The request: Which lines in the material below contain the string "vent"? Show every such line in full, and treat uppercase and lowercase as different.

Dataset entries:
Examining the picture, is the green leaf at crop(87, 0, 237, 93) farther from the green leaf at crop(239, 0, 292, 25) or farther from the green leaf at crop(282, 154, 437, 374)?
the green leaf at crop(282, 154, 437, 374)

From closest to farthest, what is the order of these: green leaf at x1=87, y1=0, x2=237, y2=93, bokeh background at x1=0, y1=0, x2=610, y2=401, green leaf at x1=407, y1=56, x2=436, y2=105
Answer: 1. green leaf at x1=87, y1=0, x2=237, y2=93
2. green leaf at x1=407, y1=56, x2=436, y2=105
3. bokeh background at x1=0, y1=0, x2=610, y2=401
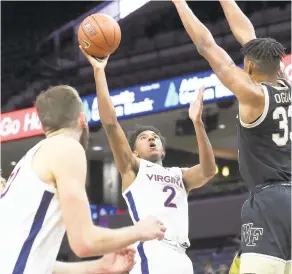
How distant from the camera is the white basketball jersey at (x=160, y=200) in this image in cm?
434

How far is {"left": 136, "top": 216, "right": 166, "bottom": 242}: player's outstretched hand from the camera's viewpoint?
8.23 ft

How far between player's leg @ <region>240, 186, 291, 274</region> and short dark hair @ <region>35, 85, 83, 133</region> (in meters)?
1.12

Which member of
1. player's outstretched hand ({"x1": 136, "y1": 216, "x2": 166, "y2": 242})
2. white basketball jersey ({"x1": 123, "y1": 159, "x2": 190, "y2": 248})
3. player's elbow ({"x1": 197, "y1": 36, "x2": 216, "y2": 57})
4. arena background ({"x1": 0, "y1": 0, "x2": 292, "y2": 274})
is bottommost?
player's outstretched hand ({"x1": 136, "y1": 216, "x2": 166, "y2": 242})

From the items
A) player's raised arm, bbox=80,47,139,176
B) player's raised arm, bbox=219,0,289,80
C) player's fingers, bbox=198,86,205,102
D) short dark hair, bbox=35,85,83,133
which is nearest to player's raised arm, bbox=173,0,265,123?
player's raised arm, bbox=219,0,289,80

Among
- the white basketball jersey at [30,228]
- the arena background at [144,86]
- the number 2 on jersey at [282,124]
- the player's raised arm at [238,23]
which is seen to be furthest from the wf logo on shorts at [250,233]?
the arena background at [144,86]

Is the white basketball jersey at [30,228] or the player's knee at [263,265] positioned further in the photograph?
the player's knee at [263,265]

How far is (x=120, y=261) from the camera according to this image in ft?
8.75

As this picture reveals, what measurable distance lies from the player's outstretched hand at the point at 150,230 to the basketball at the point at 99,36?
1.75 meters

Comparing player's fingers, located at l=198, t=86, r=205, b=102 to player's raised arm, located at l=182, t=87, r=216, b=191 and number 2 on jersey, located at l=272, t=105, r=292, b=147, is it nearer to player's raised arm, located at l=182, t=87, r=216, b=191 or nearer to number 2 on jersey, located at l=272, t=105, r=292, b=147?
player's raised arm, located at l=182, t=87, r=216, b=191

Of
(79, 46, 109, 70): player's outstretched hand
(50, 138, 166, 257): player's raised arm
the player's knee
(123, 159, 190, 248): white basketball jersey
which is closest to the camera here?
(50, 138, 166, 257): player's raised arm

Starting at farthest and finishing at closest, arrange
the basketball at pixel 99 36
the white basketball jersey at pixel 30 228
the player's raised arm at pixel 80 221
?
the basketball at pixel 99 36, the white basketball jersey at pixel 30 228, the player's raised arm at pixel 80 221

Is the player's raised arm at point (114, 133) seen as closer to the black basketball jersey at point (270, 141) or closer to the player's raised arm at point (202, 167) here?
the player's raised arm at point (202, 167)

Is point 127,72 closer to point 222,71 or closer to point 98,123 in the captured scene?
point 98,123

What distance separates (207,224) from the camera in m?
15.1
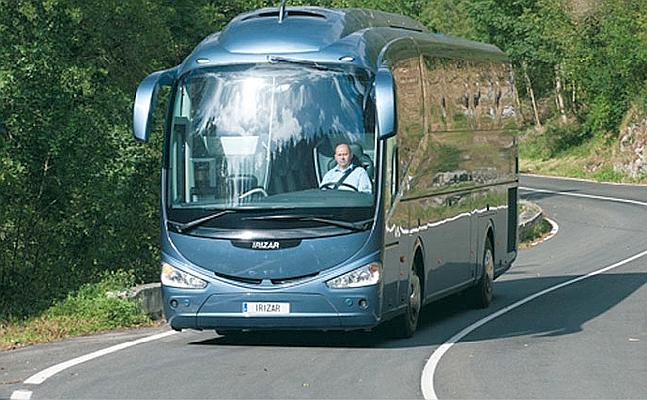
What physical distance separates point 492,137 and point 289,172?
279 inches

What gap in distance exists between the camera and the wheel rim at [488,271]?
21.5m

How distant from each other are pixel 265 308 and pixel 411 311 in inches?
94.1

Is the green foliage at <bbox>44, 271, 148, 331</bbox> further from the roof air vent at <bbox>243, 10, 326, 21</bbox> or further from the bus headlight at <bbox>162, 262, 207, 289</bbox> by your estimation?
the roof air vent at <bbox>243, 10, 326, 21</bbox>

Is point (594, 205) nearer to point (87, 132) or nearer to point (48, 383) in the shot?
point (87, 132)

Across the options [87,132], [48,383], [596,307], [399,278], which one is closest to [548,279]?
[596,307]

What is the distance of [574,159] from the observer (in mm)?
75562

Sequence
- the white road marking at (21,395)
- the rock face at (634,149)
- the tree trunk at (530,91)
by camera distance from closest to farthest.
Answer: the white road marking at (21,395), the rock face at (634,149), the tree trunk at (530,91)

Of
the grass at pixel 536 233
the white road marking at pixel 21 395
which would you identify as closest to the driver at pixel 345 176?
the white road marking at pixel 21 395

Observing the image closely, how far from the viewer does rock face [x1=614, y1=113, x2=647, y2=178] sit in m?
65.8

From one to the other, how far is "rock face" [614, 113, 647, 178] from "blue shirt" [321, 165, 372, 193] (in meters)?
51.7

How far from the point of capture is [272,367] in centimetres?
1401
---
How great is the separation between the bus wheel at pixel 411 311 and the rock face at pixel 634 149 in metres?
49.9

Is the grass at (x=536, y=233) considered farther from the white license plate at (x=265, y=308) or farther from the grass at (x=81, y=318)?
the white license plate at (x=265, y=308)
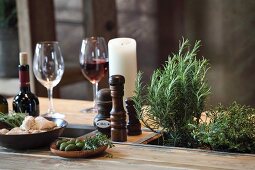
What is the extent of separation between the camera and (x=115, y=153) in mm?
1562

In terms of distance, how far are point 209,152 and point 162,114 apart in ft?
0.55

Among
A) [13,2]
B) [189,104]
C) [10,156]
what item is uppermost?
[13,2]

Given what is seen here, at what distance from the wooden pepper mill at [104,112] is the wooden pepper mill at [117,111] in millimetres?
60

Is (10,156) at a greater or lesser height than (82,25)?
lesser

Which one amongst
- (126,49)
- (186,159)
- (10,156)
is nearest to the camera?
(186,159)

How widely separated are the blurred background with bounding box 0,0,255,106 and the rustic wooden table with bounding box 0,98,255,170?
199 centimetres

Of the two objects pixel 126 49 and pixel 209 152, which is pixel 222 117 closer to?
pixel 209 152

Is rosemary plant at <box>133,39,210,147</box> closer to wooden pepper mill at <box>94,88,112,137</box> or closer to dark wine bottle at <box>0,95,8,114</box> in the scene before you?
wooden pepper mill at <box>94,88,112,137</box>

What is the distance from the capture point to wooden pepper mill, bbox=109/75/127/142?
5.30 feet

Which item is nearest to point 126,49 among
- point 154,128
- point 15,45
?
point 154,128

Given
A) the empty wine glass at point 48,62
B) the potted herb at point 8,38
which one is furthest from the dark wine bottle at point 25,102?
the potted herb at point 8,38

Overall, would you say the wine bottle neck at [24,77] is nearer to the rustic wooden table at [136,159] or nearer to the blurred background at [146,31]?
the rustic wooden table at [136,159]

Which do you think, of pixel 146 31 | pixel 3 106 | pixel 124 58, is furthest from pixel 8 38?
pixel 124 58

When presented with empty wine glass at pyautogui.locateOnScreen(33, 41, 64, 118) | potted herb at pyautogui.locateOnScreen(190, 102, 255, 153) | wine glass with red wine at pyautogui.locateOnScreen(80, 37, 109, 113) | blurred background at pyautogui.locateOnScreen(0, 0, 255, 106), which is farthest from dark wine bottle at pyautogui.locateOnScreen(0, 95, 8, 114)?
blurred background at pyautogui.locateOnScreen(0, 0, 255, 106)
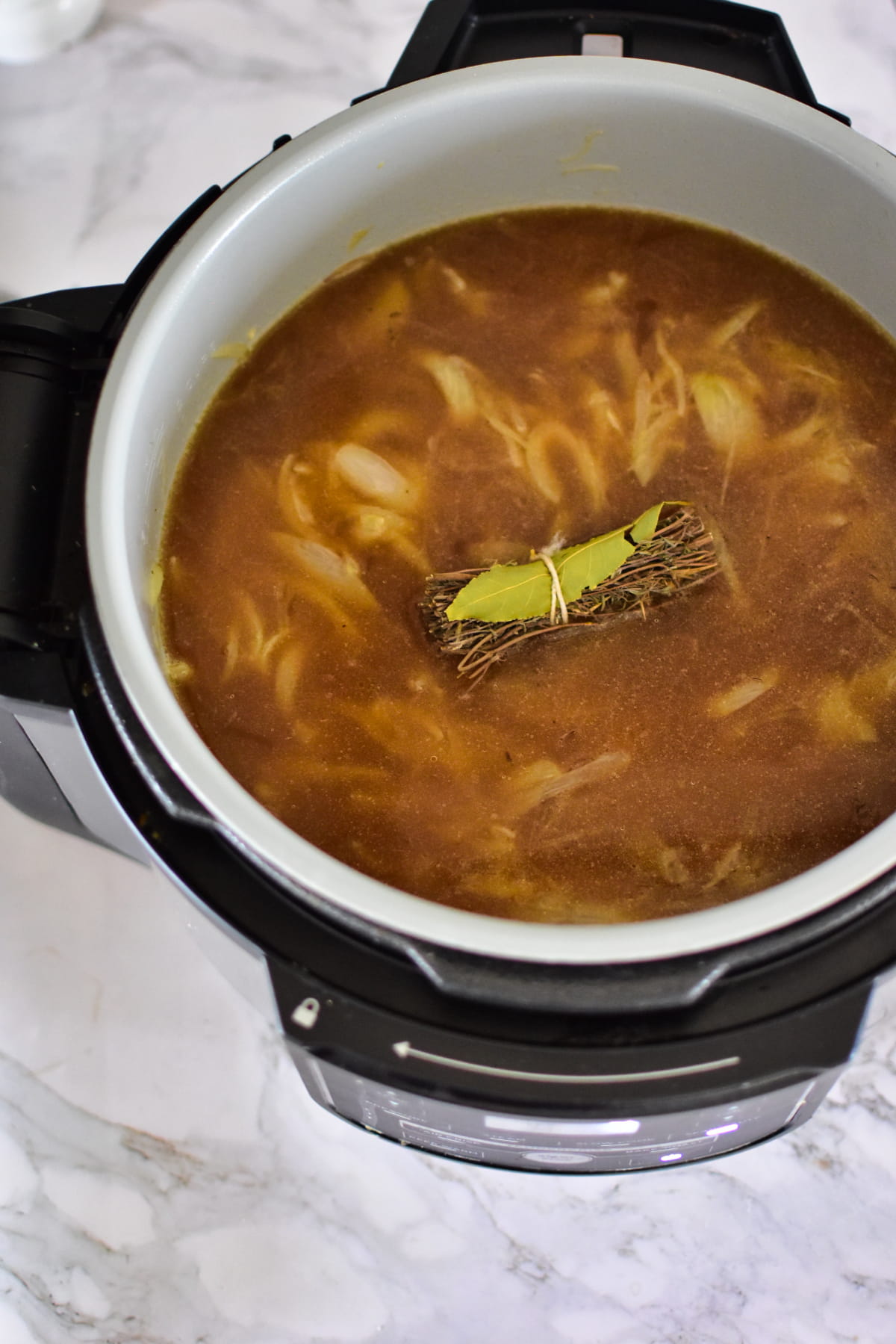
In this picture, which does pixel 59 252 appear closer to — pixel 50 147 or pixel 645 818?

Solution below:
Is the green foliage at <bbox>44, 271, 148, 331</bbox> further from the roof air vent at <bbox>243, 10, 326, 21</bbox> or further from the bus headlight at <bbox>162, 262, 207, 289</bbox> by your estimation?
the roof air vent at <bbox>243, 10, 326, 21</bbox>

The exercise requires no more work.